**Tâche courte 1:** Filtrez les lignes ci-dessous pour ne conserver que celles qui contiennent la chaîne "heart", et recopiez-les sans modification.

━━━━━━━━━━━━━━━━━━━━━━━━━━━━━━

Dans l’Union européenne, le règlement est un nouveau dispositif harmonisé pour la protection des données à caractère personnel pour l’ensemble des supports numériques s’agissant du traitement et de la circulation. L’article 4 sur les définitions (26 fournies) donne une idée de la diversité des pratiques prises en compte. Les acteurs  européens ou sur le marché européen devront s’y soumettre dans la foulée, d’où le conseil d’évaluer d’ores et déjà leurs pratiques afin d’anticiper ! Sont concernés les organismes publics ou privés qui traitent, manipulent, gèrent ou stockent des données à caractère personnel des individus, dont les assureurs. Il sera simplement souligné le fait que l’aspect sanction renforcée, voulu dissuasif donc responsabilisant en amont, ne doit pas occulter l’aspect de la culture des comportements qui est prônée, orientée vers la vigilance pour éviter les déviances. La philosophie générale est également importante, qui tend à ramener les données dans le giron des droits fondamentaux de l’individu. L’objectif est d’affermir davantage les droits des personnes physiques. Le bâton est de sortie avec les sanctions (amendes administratives en millions d’euros ou en pourcentage du chiffre annuel mondial de l’entreprise). Toutefois, le but réel est de prévenir plus que de sanctionner. Aussi, à tout moment, ceux qui doivent se plier à ces contraintes doivent être en mesure de démontrer qu’ils respectent bien les principes relatifs aux données personnelles. L’exigence de transparence est portée par le principe fondamental dit de l’accountability, soit le fait de répondre de ses actes. En outre, les entreprises doivent évaluer le degré de risque pour les droits et libertés des individus, spécialement avant le lancement d’un produit. Leur vigilance doit devenir un réflexe, y compris dans leurs rapports avec des sous-traitants. On est encore dans l’anticipation. Si elle n’a pas suffi, il faudra procéder à des notifications dans des délais stricts, spécialement à l’autorité chargée du contrôle (incident de sécurité), à la personne directement concernée par la violation en cas de risque élevé pour ses droits et libertés afin qu’elle prenne des précautions.

━━━━━━━━━━━━━━━━━━━━━━━━━━━━━━

**Tâche courte 2:** Citez intégralement, sans rien modifier, l'extrait ci-dessus sur le règlement européen relatif à la protection des données à caractère personnel.

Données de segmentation
━━━━━━━━━━━━━━━━━━━━━━━━━━━━━━

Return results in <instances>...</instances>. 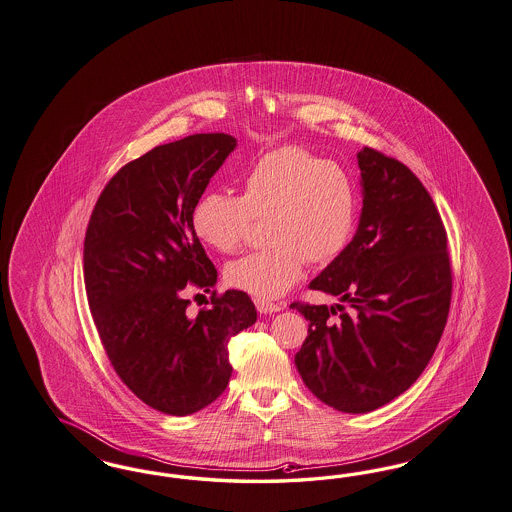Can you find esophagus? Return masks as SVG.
I'll list each match as a JSON object with an SVG mask.
<instances>
[{"label": "esophagus", "instance_id": "34e87169", "mask_svg": "<svg viewBox=\"0 0 512 512\" xmlns=\"http://www.w3.org/2000/svg\"><path fill=\"white\" fill-rule=\"evenodd\" d=\"M255 307H257L261 314H274V312L284 310L286 303H272V301L263 299V297H255Z\"/></svg>", "mask_w": 512, "mask_h": 512}]
</instances>
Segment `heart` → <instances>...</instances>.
<instances>
[{
  "label": "heart",
  "instance_id": "1",
  "mask_svg": "<svg viewBox=\"0 0 512 512\" xmlns=\"http://www.w3.org/2000/svg\"><path fill=\"white\" fill-rule=\"evenodd\" d=\"M240 196L207 192L192 209L194 234L221 253L238 251L253 219H263V249L226 266V280L257 297H280L303 266L329 265L356 223V190L341 165L299 146L266 152L238 179Z\"/></svg>",
  "mask_w": 512,
  "mask_h": 512
}]
</instances>
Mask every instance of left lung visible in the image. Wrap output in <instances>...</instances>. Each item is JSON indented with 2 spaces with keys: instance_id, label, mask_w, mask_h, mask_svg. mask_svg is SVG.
<instances>
[{
  "instance_id": "8db88e82",
  "label": "left lung",
  "mask_w": 512,
  "mask_h": 512,
  "mask_svg": "<svg viewBox=\"0 0 512 512\" xmlns=\"http://www.w3.org/2000/svg\"><path fill=\"white\" fill-rule=\"evenodd\" d=\"M360 225L310 282L339 303H293L308 320L295 366L316 398L368 413L417 381L438 347L451 303L448 234L408 165L364 146Z\"/></svg>"
}]
</instances>
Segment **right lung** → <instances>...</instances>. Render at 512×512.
<instances>
[{
  "mask_svg": "<svg viewBox=\"0 0 512 512\" xmlns=\"http://www.w3.org/2000/svg\"><path fill=\"white\" fill-rule=\"evenodd\" d=\"M236 139L198 133L123 165L104 186L83 242V278L104 352L146 406L190 415L230 381L228 343L257 320L249 295H217V268L192 228V209ZM188 286L212 293L190 317Z\"/></svg>",
  "mask_w": 512,
  "mask_h": 512,
  "instance_id": "right-lung-1",
  "label": "right lung"
}]
</instances>
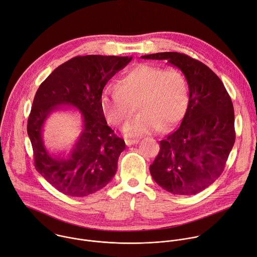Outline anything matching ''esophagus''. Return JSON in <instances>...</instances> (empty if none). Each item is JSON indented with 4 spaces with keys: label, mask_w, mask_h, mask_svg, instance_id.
I'll list each match as a JSON object with an SVG mask.
<instances>
[{
    "label": "esophagus",
    "mask_w": 257,
    "mask_h": 257,
    "mask_svg": "<svg viewBox=\"0 0 257 257\" xmlns=\"http://www.w3.org/2000/svg\"><path fill=\"white\" fill-rule=\"evenodd\" d=\"M139 142L138 139H125V143L127 146H131L134 144H137Z\"/></svg>",
    "instance_id": "esophagus-1"
}]
</instances>
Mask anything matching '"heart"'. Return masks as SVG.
<instances>
[{
  "instance_id": "b5f03b06",
  "label": "heart",
  "mask_w": 257,
  "mask_h": 257,
  "mask_svg": "<svg viewBox=\"0 0 257 257\" xmlns=\"http://www.w3.org/2000/svg\"><path fill=\"white\" fill-rule=\"evenodd\" d=\"M189 100V82L180 69L138 63L122 75L117 85L107 88L101 108L108 122L121 125L133 116L138 105L141 114L124 126L127 136L136 137L177 124Z\"/></svg>"
}]
</instances>
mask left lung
Returning a JSON list of instances; mask_svg holds the SVG:
<instances>
[{
  "label": "left lung",
  "instance_id": "8db88e82",
  "mask_svg": "<svg viewBox=\"0 0 257 257\" xmlns=\"http://www.w3.org/2000/svg\"><path fill=\"white\" fill-rule=\"evenodd\" d=\"M143 59L167 60L189 82L190 100L181 126L160 141L149 166L155 183L174 195H196L223 173L235 142L234 108L223 82L203 62L179 52H159Z\"/></svg>",
  "mask_w": 257,
  "mask_h": 257
}]
</instances>
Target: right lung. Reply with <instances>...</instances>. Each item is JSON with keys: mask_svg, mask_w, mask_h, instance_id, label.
<instances>
[{"mask_svg": "<svg viewBox=\"0 0 257 257\" xmlns=\"http://www.w3.org/2000/svg\"><path fill=\"white\" fill-rule=\"evenodd\" d=\"M132 56H75L55 68L40 84L28 118L37 172L56 190L70 197H87L107 186L117 172L125 141L108 126L101 108L106 83ZM61 105L82 115V132L67 156L51 154L42 133L48 116ZM65 110V108H64Z\"/></svg>", "mask_w": 257, "mask_h": 257, "instance_id": "obj_1", "label": "right lung"}]
</instances>
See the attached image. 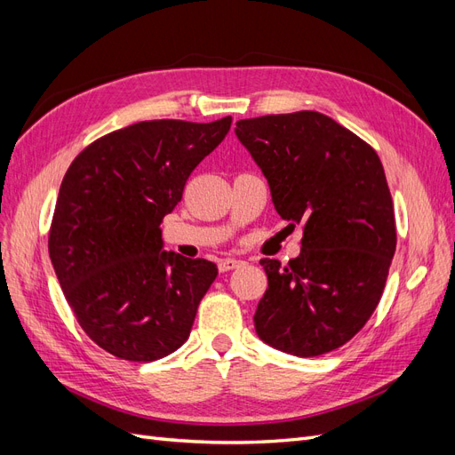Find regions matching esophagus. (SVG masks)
<instances>
[{"label": "esophagus", "instance_id": "34e87169", "mask_svg": "<svg viewBox=\"0 0 455 455\" xmlns=\"http://www.w3.org/2000/svg\"><path fill=\"white\" fill-rule=\"evenodd\" d=\"M239 266H241V259L224 258V259H220L218 269H220V271H231V269H235V267H239Z\"/></svg>", "mask_w": 455, "mask_h": 455}]
</instances>
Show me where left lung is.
<instances>
[{
    "label": "left lung",
    "mask_w": 455,
    "mask_h": 455,
    "mask_svg": "<svg viewBox=\"0 0 455 455\" xmlns=\"http://www.w3.org/2000/svg\"><path fill=\"white\" fill-rule=\"evenodd\" d=\"M237 139L267 178L275 211L304 226L301 252L264 258L256 334L296 356L347 343L379 304L396 249L393 199L378 154L319 112L237 121Z\"/></svg>",
    "instance_id": "8db88e82"
}]
</instances>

━━━━━━━━━━━━━━━━━━━━━━━━━━━━━━

**Réponse attendue 1:**
Segment `heart` → <instances>...</instances>.
  "label": "heart",
Mask anything matching '"heart"'. Return masks as SVG.
  "label": "heart",

**Réponse attendue 2:**
Dans l’Union européenne, le règlement est un nouveau dispositif harmonisé pour la protection des données à caractère personnel pour l’ensemble des supports numériques s’agissant du traitement et de la circulation. L’article 4 sur les définitions (26 fournies) donne une idée de la diversité des pratiques prises en compte. Les acteurs  européens ou sur le marché européen devront s’y soumettre dans la foulée, d’où le conseil d’évaluer d’ores et déjà leurs pratiques afin d’anticiper ! Sont concernés les organismes publics ou privés qui traitent, manipulent, gèrent ou stockent des données à caractère personnel des individus, dont les assureurs. Il sera simplement souligné le fait que l’aspect sanction renforcée, voulu dissuasif donc responsabilisant en amont, ne doit pas occulter l’aspect de la culture des comportements qui est prônée, orientée vers la vigilance pour éviter les déviances. La philosophie générale est également importante, qui tend à ramener les données dans le giron des droits fondamentaux de l’individu. L’objectif est d’affermir davantage les droits des personnes physiques. Le bâton est de sortie avec les sanctions (amendes administratives en millions d’euros ou en pourcentage du chiffre annuel mondial de l’entreprise). Toutefois, le but réel est de prévenir plus que de sanctionner. Aussi, à tout moment, ceux qui doivent se plier à ces contraintes doivent être en mesure de démontrer qu’ils respectent bien les principes relatifs aux données personnelles. L’exigence de transparence est portée par le principe fondamental dit de l’accountability, soit le fait de répondre de ses actes. En outre, les entreprises doivent évaluer le degré de risque pour les droits et libertés des individus, spécialement avant le lancement d’un produit. Leur vigilance doit devenir un réflexe, y compris dans leurs rapports avec des sous-traitants. On est encore dans l’anticipation. Si elle n’a pas suffi, il faudra procéder à des notifications dans des délais stricts, spécialement à l’autorité chargée du contrôle (incident de sécurité), à la personne directement concernée par la violation en cas de risque élevé pour ses droits et libertés afin qu’elle prenne des précautions.